このように、プレートテクトニクス理論には、矛盾がいっぱいあることを知り、冷静に理性的に判断していただきたいと思います。

2669
Date: 2018-02-05 (Mon)
プレートが時間とともに厚くなる、なんてことは有り得ない、御伽噺である
是永教授の解説では「熱的アイソスタシー」という概念まで登場します。その解説記事でも図3.8のように、A点とB点の圧力が等しいとしています。再度いいますが、固体を扱う分野に静水力学の知識を適用してはいけません。

こんな馬鹿げた物理学はない!

解説の途中までですが、青字で示すように「熱伝導の微分方程式を解くと、プレートの厚さは時間tの平方根に比例するそうで、最終結論では100万年の海底は350m、1億年の海底は3500mになると解説してあります。


是永淳イェール大学教授著「絵でわかるプレートテクトニクス」p53より

[2666]まったくお粗末なプレート論で紹介した図2.7でもそうですが、なぜ同じ深さの(固体内部での)圧力が同じになるのでしょうか、まったくナンセンスです。

また、どのような微分方程式かは知りませんが、結論として「プレートの厚さが、時間と共に増える」というのは理解に苦しみます。子供の成長とは違うのですから、プレートが成長して厚みを増す、という解釈は滑稽でしかありません。

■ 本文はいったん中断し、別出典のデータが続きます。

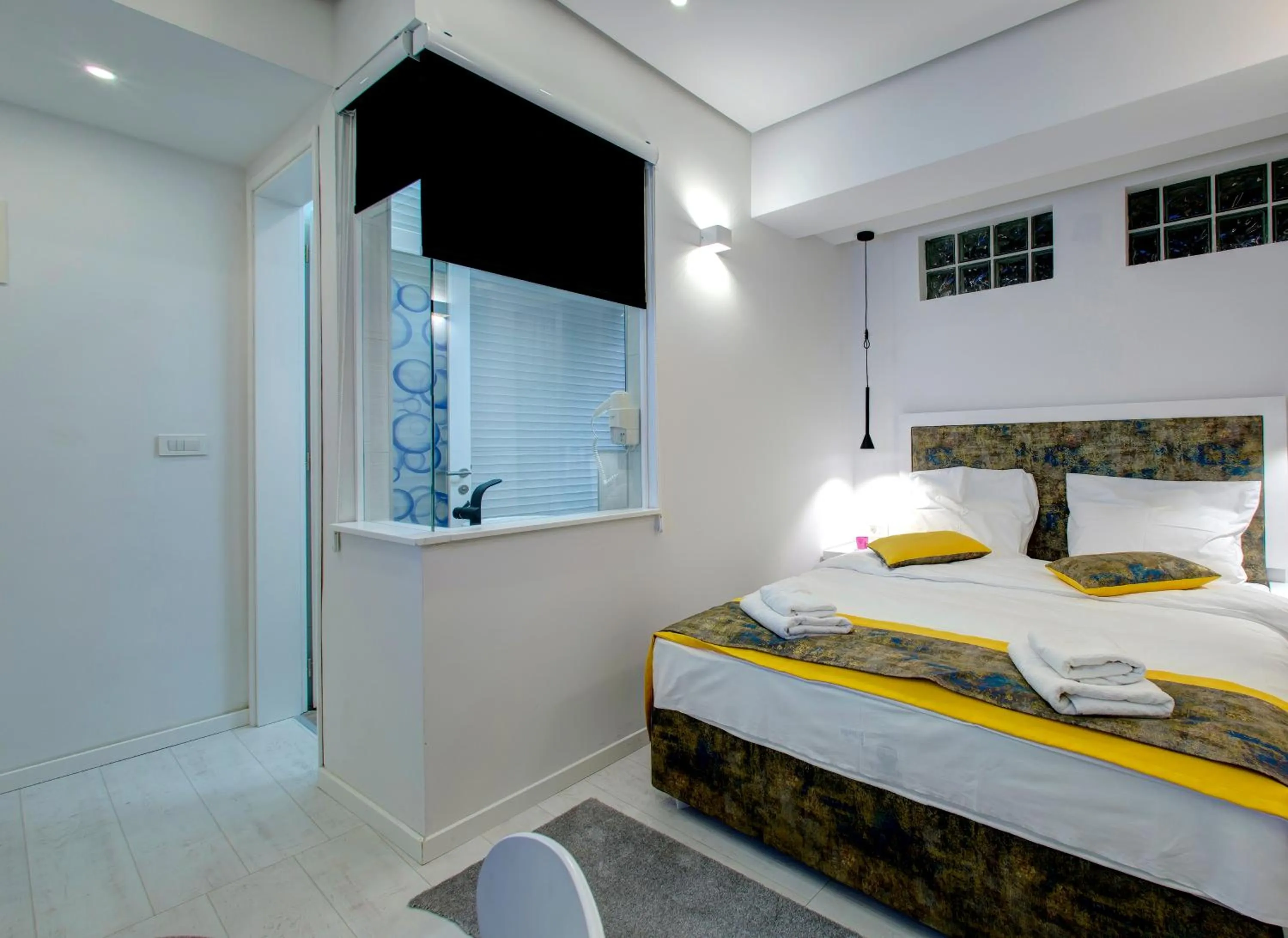 Bed in Diamond Rain Boutique Hotel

「厚みを増しつつ進行する?」という現象が本当に起こっていると信じているのでしょうか。もはや理解不能の世界です。

確かこのような問題が大学のセンター試験に出ていたように記憶していますが、受験生の科学的な思考能力をスポイルしているのではないでしょうか。

そんなことをさらに学んで研究論文を作り、研究業績として認定される世界は「低級な宗教」のようなものです。自然科学とはもはや到底認められません。

繰り返しになりますが、「このように、プレートテクトニクス理論には、矛盾がいっぱいあることを知り、冷静に理性的に判断していただきたい」と思います。

科学の世界にも「自浄能力」が必要です。汚染が進まないうちに【自裁努力】をしてください。

2670
Date: 2018-02-05 (Mon)
火星の磁気縞模様から海とプレートテクトニクスの存在を導くことはできない
「絵でわかるプレートテクトニクス」には火星の磁気縞模様の話が載っています。このセミナーでは[1789]月や惑星の残留磁気から分かることで紹介してありますが、是永教授の話は火星にもかつては海があって、プレートテクトニクスが機能していた時代があったかもしれないという解説になっています。海はあったでしょうが、プレートテクトニクスは存在しません。

 私は、地球にも火星にもプレートテクトニクスは機能していないと考えています。確かにかつては火星にも海があったでしょう。しかし残留地磁気が残っているのは、プレートテクトニクスの証拠ではなく、内部から流出する熔岩が斜面を流れ、キュリー温度以下になったときにそのときの磁場を記録するからで、縞模様になるのは球体である地球や火星の地殻全体が滑って動いたから(ポールシフトと同じ事)です

抜粋して紹介します。


是永淳教授が解説する火星の磁気縞模様p.102〜p.104

このセミナーでの見解を[1789]月や惑星の残留磁気から分かることから(補足を加え)、抜粋して紹介します。

「惑星が誕生した直後はどの惑星もマグマオーシャンであったはずです。

 その後、冷却するうちにマグマ内部の解離水が結合水に変わり、海洋が誕生するはずです。

現在は地球にしか海洋が存在しませんが、他の惑星にもかつては海洋が存在したこと、地球と同じような遍歴を辿ったであろうことは蓋然性のある推定でしょう。

ただし、記事にあるように海洋が存在したこと、磁気の逆転を刻み込んだ岩石が残されていること、などをもってプレートテクトニクスがあったと考えることはできません

現在地球上にプレートテクトニクスがあるということも誤解であります。海洋底拡大説の根拠となっている海洋底の残留磁気の縞模様は、溶融マントルが海嶺から噴出し、山麓方向に流下する間にキュリー温度以下に下がってその場の地磁気を刻み込んだという姿を表しているのではないかと私は推定しています。

 それはちょうど、月の海と呼ばれている地域が玄武岩で埋め尽くされたのと同じです。中央海嶺から流れ出した溶岩が、海底の小山や谷を埋め尽くしてなだらかな形状を作ったのだろうと推定しています。現に西太平洋の海底は海山なども多く起伏に富んだ形状をしていますが、ここには大量に溶岩を噴出する海嶺や火山が存在しなかったからでしょう。

太平洋や大西洋にみられる中央海嶺から左右に流れ出る熔岩が魚の背骨のように見えているのは、熔岩が流下している姿だからであって、プレートが誕生して移動している姿ではありません。」